In this era of such complex, mind-boggling scientific ideas as quantum entanglement and string theory, science still comes up with some refreshingly simple, easily understood conclusions.
Here's one: The longest-running longitudinal studies of human development, began in 1938, has followed 268 Harvard undergraduate men for 75 years, measuring an astonishing range of psychological, anthropological, and physical traits—from personality type to IQ to drinking habits to family relationships to “hanging length of his scrotum”—in an effort to determine what factors contribute most strongly to human well-being. George Vaillant, who directed the study for more than three decades, had this to say recently about the study: “The seventy-five years and twenty million dollars expended on the Grant Study points … to a straightforward five-word conclusion: ‘Happiness is love. Full stop.’ ” See What Makes Us Happy, Revisited. (This recalls the oft-cited -- at least by me -- letter from another scientist: "Dear Mrs Chown, Ignore your son's attempts to teach you physics. Physics is not the most important thing, love is. Richard Feynman.")

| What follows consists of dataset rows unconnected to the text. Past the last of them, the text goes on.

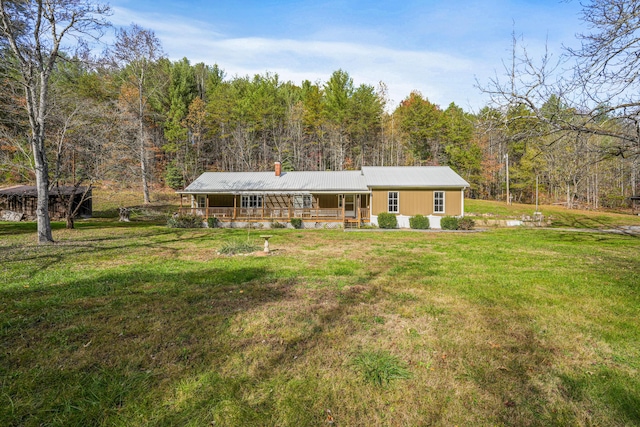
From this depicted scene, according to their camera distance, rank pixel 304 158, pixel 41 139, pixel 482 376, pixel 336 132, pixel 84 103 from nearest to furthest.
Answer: pixel 482 376 → pixel 41 139 → pixel 84 103 → pixel 336 132 → pixel 304 158

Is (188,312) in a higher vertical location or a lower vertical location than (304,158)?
lower

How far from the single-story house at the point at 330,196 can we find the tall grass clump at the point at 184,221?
38.6 inches

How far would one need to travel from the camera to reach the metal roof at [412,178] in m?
20.0

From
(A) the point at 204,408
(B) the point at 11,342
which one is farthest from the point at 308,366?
(B) the point at 11,342

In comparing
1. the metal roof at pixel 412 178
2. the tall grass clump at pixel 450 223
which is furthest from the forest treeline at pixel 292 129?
the tall grass clump at pixel 450 223

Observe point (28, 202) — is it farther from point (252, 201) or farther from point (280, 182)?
point (280, 182)

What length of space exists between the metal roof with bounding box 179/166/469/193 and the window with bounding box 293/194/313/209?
1.00m

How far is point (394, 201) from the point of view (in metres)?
20.5

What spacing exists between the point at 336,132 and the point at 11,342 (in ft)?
113

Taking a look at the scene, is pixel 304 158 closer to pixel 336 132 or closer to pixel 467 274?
pixel 336 132

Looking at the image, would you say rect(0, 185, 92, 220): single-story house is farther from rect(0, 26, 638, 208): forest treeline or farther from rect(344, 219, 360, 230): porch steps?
rect(344, 219, 360, 230): porch steps

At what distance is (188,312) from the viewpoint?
4.81 m

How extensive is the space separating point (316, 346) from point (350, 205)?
19.2 m

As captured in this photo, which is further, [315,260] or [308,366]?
[315,260]
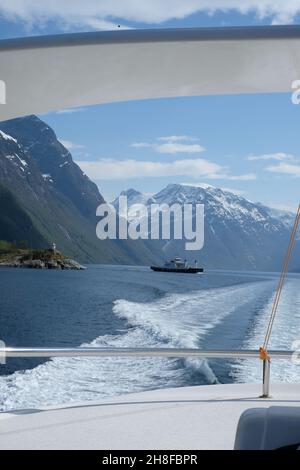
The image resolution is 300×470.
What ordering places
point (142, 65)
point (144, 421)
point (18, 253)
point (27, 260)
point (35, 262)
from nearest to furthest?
1. point (142, 65)
2. point (144, 421)
3. point (35, 262)
4. point (27, 260)
5. point (18, 253)

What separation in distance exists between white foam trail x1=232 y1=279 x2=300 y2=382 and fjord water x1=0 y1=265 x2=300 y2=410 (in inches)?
0.8

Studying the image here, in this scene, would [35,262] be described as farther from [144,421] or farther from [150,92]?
[150,92]

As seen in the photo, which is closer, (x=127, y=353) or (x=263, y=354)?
(x=127, y=353)

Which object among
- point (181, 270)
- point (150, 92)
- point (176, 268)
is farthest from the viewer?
point (181, 270)

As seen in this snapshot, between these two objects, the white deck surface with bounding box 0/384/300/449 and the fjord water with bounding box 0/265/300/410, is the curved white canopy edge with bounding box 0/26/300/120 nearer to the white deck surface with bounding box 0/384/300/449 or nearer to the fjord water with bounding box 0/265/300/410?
the white deck surface with bounding box 0/384/300/449

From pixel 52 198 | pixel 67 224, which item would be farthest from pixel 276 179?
pixel 52 198

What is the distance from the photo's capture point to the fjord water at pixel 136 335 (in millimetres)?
9852

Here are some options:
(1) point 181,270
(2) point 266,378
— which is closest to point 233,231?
(1) point 181,270

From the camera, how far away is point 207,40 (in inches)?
82.1

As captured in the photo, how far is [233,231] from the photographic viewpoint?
13212cm

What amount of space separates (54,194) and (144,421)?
89.0m

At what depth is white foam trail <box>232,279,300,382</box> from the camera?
961cm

Here's another: The Sax Institute's "45 and Up Study," the largest ongoing study of healthy aging in the Southern Hemisphere, follows some 250,000 Australian adults 45 years and older. One of the conclusions from the study is -- again fairly easy to understand: people who sit the most die the soonest. Or, as someone else put it: sitting = death. See Confirmed: He Who Sits the Most Dies the Soonest.